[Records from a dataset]
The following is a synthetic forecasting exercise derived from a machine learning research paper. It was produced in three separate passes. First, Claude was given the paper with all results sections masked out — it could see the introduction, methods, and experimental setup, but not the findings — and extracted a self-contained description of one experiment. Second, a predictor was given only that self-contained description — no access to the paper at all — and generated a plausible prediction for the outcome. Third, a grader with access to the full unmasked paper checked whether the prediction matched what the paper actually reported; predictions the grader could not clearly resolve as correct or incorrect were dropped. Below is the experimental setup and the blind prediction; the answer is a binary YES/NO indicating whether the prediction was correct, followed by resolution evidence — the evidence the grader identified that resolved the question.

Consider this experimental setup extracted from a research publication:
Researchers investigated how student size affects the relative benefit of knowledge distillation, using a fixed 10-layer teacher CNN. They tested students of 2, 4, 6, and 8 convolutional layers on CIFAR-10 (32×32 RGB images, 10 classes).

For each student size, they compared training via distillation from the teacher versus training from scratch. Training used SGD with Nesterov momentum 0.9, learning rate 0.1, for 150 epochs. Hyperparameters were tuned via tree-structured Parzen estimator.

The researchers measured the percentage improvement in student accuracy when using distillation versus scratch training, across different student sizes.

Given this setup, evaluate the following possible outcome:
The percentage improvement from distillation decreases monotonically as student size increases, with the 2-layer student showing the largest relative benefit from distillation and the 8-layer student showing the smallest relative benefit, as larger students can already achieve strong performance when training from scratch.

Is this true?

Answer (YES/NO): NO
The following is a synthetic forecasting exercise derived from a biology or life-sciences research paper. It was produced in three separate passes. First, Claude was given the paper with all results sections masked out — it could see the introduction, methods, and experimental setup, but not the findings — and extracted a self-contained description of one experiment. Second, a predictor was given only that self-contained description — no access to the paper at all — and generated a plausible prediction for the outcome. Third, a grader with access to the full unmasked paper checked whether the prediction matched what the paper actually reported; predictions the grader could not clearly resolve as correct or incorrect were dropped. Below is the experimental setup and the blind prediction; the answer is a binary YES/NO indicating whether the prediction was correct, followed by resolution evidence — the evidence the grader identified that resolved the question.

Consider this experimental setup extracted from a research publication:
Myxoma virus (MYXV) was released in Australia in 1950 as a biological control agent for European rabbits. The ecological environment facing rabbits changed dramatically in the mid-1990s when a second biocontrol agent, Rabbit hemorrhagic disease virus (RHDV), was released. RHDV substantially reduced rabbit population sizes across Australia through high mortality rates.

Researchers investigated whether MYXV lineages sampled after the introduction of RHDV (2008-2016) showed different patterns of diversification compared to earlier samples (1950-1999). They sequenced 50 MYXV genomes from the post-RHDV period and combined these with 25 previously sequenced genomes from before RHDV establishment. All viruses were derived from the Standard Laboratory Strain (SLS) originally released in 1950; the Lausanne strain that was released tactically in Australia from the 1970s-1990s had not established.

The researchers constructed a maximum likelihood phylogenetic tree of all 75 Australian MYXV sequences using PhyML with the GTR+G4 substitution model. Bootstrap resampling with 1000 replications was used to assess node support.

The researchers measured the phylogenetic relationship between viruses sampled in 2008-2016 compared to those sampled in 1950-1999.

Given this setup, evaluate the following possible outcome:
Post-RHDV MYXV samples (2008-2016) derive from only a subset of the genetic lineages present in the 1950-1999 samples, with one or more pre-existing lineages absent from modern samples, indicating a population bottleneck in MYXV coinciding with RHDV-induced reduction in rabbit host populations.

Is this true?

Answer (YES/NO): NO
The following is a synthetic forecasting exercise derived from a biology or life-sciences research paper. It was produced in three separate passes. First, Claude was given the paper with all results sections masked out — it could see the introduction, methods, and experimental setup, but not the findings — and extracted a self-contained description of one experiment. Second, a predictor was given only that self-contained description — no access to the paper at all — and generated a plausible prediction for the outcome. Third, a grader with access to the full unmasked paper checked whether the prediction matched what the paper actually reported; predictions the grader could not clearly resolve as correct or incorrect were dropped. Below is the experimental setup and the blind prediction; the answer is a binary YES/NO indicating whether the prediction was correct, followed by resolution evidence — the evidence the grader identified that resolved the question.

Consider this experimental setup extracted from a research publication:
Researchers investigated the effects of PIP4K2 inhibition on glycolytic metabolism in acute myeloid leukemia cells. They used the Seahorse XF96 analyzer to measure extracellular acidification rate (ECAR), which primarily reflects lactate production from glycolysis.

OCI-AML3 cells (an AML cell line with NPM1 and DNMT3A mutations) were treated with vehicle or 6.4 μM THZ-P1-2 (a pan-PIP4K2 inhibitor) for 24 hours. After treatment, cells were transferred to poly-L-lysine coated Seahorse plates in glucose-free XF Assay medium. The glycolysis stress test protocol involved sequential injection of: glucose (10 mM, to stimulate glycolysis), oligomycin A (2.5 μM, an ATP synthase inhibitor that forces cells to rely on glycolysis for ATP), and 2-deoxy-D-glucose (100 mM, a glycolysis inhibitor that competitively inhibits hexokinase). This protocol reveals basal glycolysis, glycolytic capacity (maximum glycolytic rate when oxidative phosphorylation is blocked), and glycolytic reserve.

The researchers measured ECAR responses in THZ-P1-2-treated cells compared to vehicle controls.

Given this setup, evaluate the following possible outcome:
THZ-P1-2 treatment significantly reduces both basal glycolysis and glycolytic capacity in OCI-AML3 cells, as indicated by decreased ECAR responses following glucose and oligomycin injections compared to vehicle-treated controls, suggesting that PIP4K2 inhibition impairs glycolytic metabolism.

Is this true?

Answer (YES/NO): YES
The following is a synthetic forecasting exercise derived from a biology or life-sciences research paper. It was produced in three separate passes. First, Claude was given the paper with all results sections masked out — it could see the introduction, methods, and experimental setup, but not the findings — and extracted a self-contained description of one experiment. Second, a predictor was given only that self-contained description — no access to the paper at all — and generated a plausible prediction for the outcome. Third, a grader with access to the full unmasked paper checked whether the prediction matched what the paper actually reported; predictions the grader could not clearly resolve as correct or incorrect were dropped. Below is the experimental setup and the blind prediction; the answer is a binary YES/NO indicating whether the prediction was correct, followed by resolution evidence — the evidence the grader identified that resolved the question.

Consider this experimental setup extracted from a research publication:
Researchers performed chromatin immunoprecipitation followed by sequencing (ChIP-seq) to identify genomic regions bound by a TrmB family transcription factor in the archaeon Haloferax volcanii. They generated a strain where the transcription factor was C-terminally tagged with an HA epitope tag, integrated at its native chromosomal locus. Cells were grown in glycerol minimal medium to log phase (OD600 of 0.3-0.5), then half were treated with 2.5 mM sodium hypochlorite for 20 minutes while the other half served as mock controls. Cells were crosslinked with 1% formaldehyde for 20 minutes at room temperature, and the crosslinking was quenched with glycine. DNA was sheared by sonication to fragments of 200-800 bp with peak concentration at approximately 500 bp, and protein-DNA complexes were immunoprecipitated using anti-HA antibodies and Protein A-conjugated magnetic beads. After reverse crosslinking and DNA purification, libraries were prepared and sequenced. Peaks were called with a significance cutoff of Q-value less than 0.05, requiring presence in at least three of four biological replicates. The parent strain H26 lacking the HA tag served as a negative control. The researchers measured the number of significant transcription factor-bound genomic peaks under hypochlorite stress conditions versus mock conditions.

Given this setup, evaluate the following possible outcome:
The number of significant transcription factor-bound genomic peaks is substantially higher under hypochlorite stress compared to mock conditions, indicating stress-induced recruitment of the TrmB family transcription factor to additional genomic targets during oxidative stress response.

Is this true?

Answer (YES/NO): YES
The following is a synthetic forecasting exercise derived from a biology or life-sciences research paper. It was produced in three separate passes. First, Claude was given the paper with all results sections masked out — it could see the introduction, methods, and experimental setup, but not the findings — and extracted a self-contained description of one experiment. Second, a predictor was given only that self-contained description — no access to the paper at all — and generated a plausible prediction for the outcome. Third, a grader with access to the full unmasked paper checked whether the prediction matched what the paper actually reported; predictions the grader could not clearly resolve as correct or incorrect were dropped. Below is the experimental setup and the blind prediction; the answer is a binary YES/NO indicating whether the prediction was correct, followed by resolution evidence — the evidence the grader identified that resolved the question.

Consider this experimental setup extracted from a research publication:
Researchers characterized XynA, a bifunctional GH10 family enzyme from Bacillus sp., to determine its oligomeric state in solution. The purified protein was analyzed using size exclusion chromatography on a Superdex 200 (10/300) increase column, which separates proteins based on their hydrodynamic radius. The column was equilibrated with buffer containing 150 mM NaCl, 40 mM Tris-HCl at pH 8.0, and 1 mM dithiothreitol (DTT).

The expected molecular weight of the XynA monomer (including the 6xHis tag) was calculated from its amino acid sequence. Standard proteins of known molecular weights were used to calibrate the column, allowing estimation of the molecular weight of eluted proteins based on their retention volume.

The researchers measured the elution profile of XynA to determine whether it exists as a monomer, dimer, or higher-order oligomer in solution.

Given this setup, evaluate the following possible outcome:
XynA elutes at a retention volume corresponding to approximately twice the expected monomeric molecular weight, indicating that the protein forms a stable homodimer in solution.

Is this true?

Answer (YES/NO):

# WHAT THIS TASK INVOLVES
Could you state how many lines in the entries contain the word "investigated"? Reply with nothing but the number.

# WRITTEN SOLUTION
3